(Work task) Retype, without any change, the line that contains "phylum: Chordata" and every line that follows it to the end of the entries, and nothing else.
*** Opening Records shown ***
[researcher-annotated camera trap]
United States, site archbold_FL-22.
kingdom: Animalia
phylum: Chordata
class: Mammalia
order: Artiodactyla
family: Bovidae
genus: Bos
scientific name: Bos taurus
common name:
*** Closing Records shown ***
(Solution for this exercise)
phylum: Chordata
class: Mammalia
order: Artiodactyla
family: Bovidae
genus: Bos
scientific name: Bos taurus
common name:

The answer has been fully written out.